Jack Hammer invests in a stock that will pay dividends of $2.00 at the end of the first year; $2.20 at the end of the second year; and $2.40 at the end of the third year. Also, he believes that at the end of the third year he will be able to sell the stock for $33. What is the present value of all future benefits if a discount rate of 11 percent is applied?

To find the present value of all future benefits, you need to calculate the present value of each individual cash flow and then sum them up. The present value is the value of a future amount of money today, accounting for the time value of money.

In this case, we have three dividend payments at the end of each year (Year 1, Year 2, and Year 3) and the selling price of the stock at the end of Year 3.

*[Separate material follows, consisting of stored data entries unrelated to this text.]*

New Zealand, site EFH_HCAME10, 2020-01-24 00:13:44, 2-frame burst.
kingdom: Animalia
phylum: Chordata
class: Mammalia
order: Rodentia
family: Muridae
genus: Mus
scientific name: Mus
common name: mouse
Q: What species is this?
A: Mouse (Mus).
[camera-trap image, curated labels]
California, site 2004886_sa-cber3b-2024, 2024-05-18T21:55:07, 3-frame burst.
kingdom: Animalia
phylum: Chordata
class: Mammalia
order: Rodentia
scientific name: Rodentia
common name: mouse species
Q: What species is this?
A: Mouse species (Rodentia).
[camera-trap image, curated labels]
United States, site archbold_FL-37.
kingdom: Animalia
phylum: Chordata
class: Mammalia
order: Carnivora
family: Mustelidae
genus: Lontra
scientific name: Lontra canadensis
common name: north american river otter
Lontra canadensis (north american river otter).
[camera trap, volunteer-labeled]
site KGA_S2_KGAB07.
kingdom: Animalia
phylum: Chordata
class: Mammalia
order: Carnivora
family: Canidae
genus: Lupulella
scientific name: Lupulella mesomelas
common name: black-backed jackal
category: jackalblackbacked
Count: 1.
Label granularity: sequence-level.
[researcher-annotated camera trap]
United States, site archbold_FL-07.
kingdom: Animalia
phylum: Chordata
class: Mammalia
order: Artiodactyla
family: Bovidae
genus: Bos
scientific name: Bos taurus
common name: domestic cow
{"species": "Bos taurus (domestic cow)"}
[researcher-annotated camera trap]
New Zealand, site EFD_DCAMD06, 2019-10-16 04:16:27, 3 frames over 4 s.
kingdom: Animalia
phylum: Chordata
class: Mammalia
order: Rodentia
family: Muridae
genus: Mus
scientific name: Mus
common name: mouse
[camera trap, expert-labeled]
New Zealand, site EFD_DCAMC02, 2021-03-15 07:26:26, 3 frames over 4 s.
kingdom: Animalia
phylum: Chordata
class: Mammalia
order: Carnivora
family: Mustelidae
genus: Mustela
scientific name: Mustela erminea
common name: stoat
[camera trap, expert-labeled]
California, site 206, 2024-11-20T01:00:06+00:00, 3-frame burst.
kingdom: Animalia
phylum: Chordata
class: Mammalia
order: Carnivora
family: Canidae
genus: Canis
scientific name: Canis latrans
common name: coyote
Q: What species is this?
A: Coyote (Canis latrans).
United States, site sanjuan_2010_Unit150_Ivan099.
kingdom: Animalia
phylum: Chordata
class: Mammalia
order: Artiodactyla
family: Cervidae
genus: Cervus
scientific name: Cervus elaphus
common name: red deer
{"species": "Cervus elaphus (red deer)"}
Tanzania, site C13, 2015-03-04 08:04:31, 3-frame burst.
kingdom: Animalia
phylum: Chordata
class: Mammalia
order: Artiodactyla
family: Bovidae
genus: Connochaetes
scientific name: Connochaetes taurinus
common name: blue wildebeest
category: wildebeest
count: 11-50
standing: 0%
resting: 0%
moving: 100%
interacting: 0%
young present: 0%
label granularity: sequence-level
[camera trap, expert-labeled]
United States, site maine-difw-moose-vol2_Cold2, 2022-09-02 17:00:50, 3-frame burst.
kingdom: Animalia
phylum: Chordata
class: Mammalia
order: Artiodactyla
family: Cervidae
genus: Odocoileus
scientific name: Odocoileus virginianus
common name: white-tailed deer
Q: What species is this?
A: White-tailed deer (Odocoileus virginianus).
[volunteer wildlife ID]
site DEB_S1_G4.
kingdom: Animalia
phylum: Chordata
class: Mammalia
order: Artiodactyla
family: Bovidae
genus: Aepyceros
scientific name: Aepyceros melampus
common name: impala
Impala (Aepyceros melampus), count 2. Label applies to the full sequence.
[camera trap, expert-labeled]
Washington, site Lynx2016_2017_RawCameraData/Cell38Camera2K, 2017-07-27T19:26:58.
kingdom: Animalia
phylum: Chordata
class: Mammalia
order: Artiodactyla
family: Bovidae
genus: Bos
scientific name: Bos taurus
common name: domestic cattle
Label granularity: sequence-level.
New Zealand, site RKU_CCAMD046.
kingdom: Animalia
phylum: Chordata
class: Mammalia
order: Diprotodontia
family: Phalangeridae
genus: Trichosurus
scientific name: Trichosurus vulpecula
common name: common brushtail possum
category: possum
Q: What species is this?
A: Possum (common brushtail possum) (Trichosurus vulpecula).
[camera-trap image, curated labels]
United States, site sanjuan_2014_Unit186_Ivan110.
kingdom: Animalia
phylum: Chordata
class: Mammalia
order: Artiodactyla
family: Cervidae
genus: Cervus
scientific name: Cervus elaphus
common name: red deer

Step 1: Calculate the present value of each cash flow.
To calculate the present value, we use the formula:

PV = CF / (1 + r)^n

Where:
PV is the present value
CF is the cash flow
r is the discount rate
n is the number of years

For Year 1, the cash flow is $2.00:
PV1 = $2.00 / (1 + 0.11)^1 = $1.8

For Year 2, the cash flow is $2.20:
PV2 = $2.20 / (1 + 0.11)^2 = $1.72

For Year 3, the cash flow is $2.40:
PV3 = $2.40 / (1 + 0.11)^3 = $1.54

For the selling price at the end of Year 3, the cash flow is $33:
PV4 = $33 / (1 + 0.11)^3 = $22.42

Step 2: Sum up the present values.
PV(total) = PV1 + PV2 + PV3 + PV4 = $1.8 + $1.72 + $1.54 + $22.42
PV(total) = $27.48

Therefore, the present value of all future benefits, considering a discount rate of 11 percent, is $27.48.